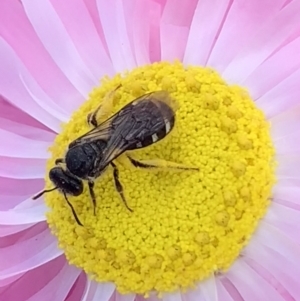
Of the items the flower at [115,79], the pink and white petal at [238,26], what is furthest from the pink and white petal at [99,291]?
the pink and white petal at [238,26]

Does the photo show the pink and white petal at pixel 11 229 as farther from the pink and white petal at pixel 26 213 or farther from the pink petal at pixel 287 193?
the pink petal at pixel 287 193

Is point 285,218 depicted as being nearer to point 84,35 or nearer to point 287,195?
point 287,195

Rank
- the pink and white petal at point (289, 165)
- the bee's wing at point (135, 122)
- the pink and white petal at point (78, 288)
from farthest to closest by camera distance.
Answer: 1. the pink and white petal at point (78, 288)
2. the pink and white petal at point (289, 165)
3. the bee's wing at point (135, 122)

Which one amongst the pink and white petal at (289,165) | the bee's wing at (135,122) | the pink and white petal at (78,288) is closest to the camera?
the bee's wing at (135,122)

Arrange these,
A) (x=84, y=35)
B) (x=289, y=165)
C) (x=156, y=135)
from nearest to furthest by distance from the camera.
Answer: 1. (x=156, y=135)
2. (x=289, y=165)
3. (x=84, y=35)

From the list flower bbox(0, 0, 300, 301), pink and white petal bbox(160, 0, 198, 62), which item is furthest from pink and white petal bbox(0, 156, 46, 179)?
pink and white petal bbox(160, 0, 198, 62)

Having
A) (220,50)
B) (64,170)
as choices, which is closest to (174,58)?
(220,50)

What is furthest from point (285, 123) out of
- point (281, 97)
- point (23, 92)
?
point (23, 92)
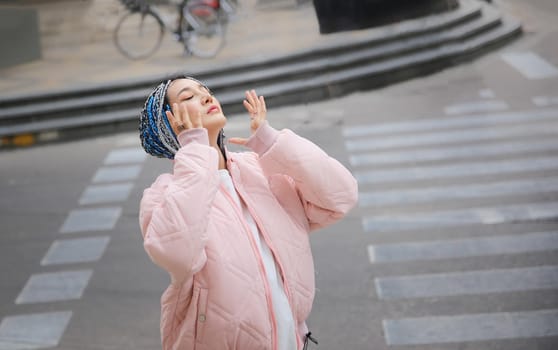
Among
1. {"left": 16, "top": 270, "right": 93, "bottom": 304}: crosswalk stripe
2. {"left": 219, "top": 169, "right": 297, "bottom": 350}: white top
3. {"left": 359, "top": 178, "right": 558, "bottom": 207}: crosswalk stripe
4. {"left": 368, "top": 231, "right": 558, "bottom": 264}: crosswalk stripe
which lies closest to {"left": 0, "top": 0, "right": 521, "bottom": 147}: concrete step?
{"left": 359, "top": 178, "right": 558, "bottom": 207}: crosswalk stripe

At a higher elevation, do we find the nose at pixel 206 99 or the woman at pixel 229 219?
the nose at pixel 206 99

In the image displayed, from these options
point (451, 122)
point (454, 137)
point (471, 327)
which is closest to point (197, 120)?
point (471, 327)

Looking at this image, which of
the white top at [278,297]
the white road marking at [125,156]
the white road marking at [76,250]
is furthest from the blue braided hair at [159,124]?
the white road marking at [125,156]

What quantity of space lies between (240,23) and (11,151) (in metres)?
6.86

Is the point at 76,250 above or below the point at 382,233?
above

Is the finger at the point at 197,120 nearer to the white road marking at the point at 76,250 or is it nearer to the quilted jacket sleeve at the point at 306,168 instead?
the quilted jacket sleeve at the point at 306,168

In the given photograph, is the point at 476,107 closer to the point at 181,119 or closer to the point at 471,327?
the point at 471,327

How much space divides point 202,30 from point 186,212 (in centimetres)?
1209

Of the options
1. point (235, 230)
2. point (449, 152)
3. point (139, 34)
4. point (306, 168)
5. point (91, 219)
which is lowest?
point (449, 152)

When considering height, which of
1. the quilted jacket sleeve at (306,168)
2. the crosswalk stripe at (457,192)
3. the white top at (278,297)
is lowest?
the crosswalk stripe at (457,192)

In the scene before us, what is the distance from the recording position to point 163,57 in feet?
47.9

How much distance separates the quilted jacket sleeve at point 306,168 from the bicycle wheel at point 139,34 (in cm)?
1172

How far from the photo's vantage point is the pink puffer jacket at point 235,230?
9.02ft

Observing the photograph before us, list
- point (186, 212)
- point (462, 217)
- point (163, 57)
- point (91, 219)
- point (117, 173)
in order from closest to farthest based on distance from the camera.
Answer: point (186, 212) → point (462, 217) → point (91, 219) → point (117, 173) → point (163, 57)
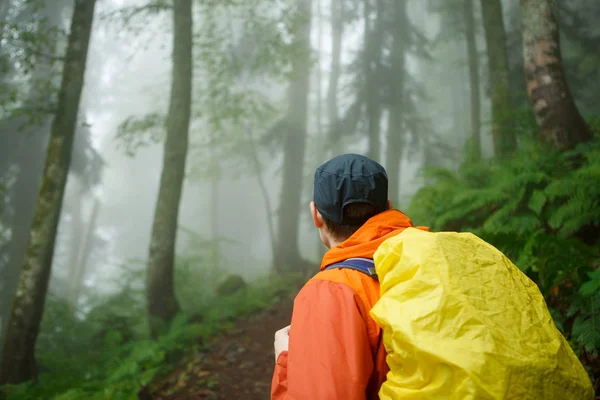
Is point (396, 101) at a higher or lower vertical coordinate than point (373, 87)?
lower

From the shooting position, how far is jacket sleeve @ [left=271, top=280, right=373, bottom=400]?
4.12ft

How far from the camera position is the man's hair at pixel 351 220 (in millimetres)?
1716

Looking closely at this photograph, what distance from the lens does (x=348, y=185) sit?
5.47 feet

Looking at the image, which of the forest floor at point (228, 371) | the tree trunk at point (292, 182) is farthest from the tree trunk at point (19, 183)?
the forest floor at point (228, 371)

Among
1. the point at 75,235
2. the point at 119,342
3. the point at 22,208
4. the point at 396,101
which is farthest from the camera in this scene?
the point at 75,235

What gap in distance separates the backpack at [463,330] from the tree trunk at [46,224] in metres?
6.35

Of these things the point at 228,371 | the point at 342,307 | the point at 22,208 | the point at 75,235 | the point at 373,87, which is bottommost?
the point at 75,235

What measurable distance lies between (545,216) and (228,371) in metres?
4.54

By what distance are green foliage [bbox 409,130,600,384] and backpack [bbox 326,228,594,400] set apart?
1.96 m

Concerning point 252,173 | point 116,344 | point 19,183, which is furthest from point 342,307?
point 19,183

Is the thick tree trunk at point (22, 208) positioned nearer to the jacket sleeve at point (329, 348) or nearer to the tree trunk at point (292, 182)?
the tree trunk at point (292, 182)

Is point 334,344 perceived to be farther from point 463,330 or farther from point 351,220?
point 351,220

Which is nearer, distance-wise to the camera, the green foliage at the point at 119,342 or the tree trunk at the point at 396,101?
the green foliage at the point at 119,342

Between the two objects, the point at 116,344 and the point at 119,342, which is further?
the point at 119,342
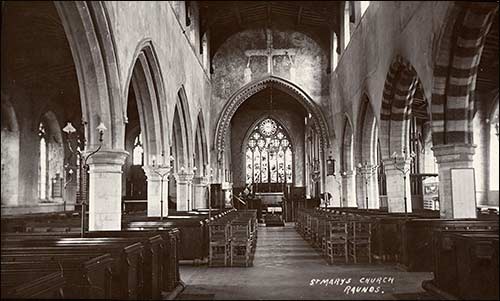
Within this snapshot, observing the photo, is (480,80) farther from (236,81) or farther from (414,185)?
(236,81)

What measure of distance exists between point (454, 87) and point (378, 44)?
18.4 ft

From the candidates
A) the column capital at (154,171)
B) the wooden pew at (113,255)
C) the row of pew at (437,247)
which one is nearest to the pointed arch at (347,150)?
the row of pew at (437,247)

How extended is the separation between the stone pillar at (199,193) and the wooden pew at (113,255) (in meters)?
18.6

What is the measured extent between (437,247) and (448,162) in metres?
4.93

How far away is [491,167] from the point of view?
2388 centimetres

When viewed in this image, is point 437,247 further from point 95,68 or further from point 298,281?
point 95,68

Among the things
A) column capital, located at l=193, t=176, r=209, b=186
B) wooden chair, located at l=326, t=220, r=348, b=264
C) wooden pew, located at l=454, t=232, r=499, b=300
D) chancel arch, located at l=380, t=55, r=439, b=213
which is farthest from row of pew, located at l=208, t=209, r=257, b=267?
column capital, located at l=193, t=176, r=209, b=186

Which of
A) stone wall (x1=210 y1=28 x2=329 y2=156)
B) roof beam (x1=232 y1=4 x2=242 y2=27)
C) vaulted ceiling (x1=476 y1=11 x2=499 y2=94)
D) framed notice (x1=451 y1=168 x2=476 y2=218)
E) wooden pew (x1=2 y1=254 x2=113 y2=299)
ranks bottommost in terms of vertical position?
wooden pew (x1=2 y1=254 x2=113 y2=299)

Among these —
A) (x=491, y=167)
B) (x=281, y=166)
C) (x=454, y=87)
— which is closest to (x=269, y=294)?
(x=454, y=87)

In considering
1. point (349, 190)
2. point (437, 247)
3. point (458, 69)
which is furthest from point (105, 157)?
point (349, 190)

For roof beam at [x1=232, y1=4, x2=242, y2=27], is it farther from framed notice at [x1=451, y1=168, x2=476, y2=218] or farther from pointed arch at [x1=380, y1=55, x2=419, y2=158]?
framed notice at [x1=451, y1=168, x2=476, y2=218]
========
Look above for the line containing "What measure of"; copy from it through the last line, exactly, and nothing more.

What measure of distance exists between point (454, 87) and point (378, 44)?
18.4 ft

From the candidates
A) the column capital at (154,171)
B) the wooden pew at (113,255)
C) the row of pew at (437,247)
which one is nearest to the pointed arch at (347,150)?
the row of pew at (437,247)

How extended is the separation between the stone pillar at (199,193) and the wooden pew at (113,255) (in meters)?
18.6

What is the measured extent between (437,247) and (448,162) in metres?
4.93

How far away is [491,167] from the point of view?
2388 centimetres

When viewed in this image, is point 437,247 further from point 95,68 or further from point 298,281?
point 95,68

Among the things
A) column capital, located at l=193, t=176, r=209, b=186
B) wooden chair, located at l=326, t=220, r=348, b=264
C) wooden pew, located at l=454, t=232, r=499, b=300
D) chancel arch, located at l=380, t=55, r=439, b=213
which is farthest from row of pew, located at l=208, t=209, r=257, b=267?
column capital, located at l=193, t=176, r=209, b=186

Which of
A) stone wall (x1=210 y1=28 x2=329 y2=156)
B) roof beam (x1=232 y1=4 x2=242 y2=27)
C) vaulted ceiling (x1=476 y1=11 x2=499 y2=94)
D) framed notice (x1=451 y1=168 x2=476 y2=218)
E) wooden pew (x1=2 y1=254 x2=113 y2=299)
ranks bottommost in terms of vertical position?
wooden pew (x1=2 y1=254 x2=113 y2=299)

Among these —
A) (x=491, y=167)
B) (x=281, y=166)
C) (x=454, y=87)
— which is closest to (x=269, y=294)?
(x=454, y=87)

In considering
1. point (349, 190)
2. point (437, 247)
3. point (458, 69)
which is furthest from point (105, 157)?
point (349, 190)

For roof beam at [x1=232, y1=4, x2=242, y2=27], is it farther from framed notice at [x1=451, y1=168, x2=476, y2=218] or farther from pointed arch at [x1=380, y1=55, x2=419, y2=158]?
framed notice at [x1=451, y1=168, x2=476, y2=218]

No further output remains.